= Task description =
Return every line of the data below that contains the word "arched", matching case exactly.
··· Material provided ···
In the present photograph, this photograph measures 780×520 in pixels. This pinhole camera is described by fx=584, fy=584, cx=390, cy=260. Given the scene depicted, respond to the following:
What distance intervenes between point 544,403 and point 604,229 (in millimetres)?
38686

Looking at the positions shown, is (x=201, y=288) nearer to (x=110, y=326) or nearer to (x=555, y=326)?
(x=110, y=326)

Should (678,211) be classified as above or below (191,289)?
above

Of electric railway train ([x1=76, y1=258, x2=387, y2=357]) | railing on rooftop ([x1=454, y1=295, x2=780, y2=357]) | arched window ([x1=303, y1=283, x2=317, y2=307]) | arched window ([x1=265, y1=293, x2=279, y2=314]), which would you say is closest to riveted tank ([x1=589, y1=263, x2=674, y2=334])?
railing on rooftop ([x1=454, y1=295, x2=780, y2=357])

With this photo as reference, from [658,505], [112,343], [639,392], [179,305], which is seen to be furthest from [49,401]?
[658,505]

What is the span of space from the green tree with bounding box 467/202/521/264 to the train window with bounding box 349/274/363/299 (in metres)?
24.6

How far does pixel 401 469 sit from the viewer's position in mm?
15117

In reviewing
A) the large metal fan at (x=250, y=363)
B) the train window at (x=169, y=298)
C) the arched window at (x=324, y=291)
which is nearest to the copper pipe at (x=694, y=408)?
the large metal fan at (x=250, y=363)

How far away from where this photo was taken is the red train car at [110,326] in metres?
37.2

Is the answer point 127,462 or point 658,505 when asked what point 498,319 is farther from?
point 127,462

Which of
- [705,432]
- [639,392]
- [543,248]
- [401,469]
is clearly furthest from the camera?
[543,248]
···
··· Material provided ···
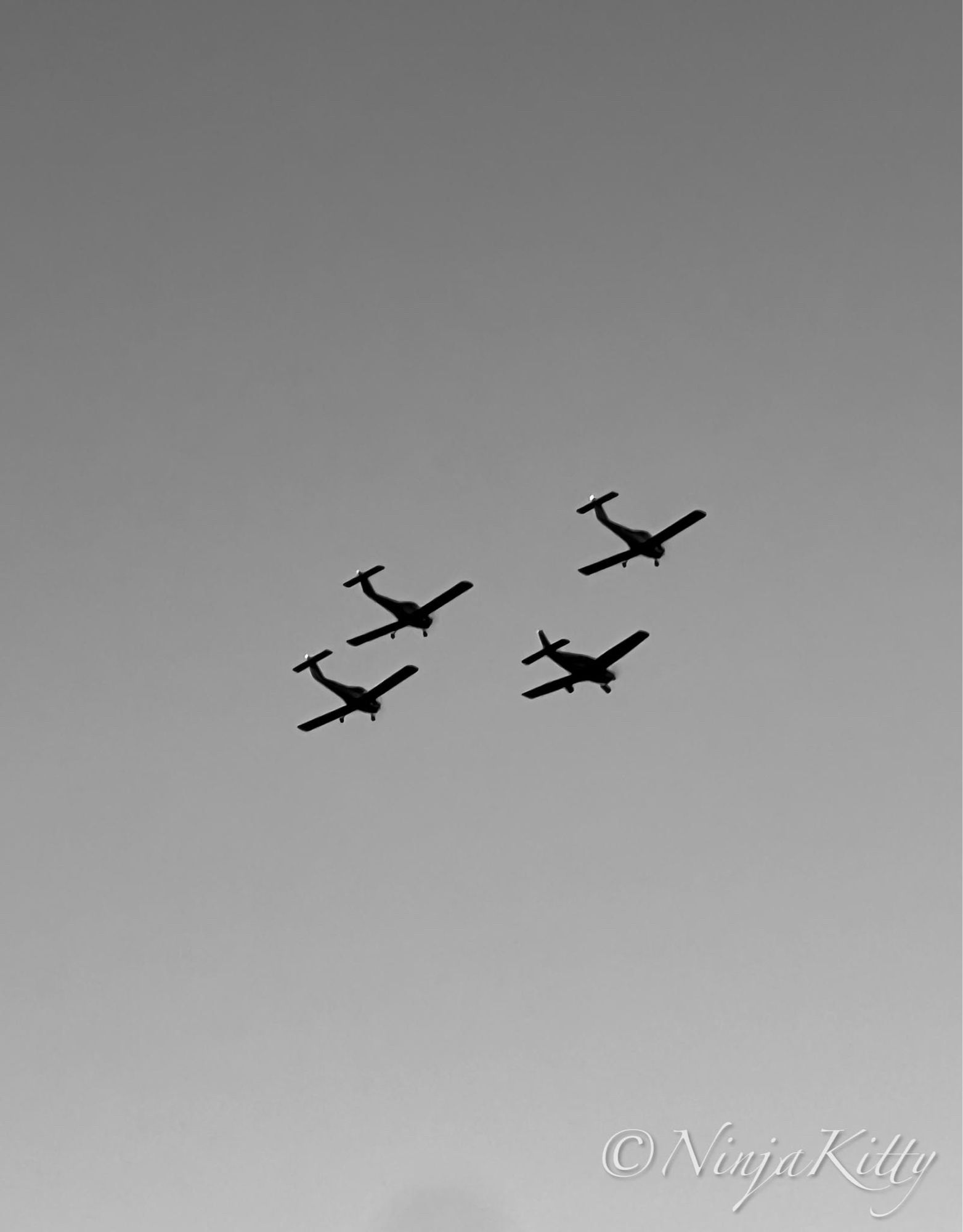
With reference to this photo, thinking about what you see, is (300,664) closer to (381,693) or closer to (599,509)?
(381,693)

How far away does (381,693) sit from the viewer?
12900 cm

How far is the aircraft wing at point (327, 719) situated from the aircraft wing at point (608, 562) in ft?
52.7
···
= Answer to this problem =
Of electric railway train ([x1=76, y1=258, x2=387, y2=357]) | railing on rooftop ([x1=454, y1=295, x2=780, y2=357]) | arched window ([x1=303, y1=283, x2=317, y2=307]) | arched window ([x1=265, y1=293, x2=279, y2=314]), which would you say is closest to riveted tank ([x1=589, y1=263, x2=674, y2=334])?
C) the arched window at (x=324, y=291)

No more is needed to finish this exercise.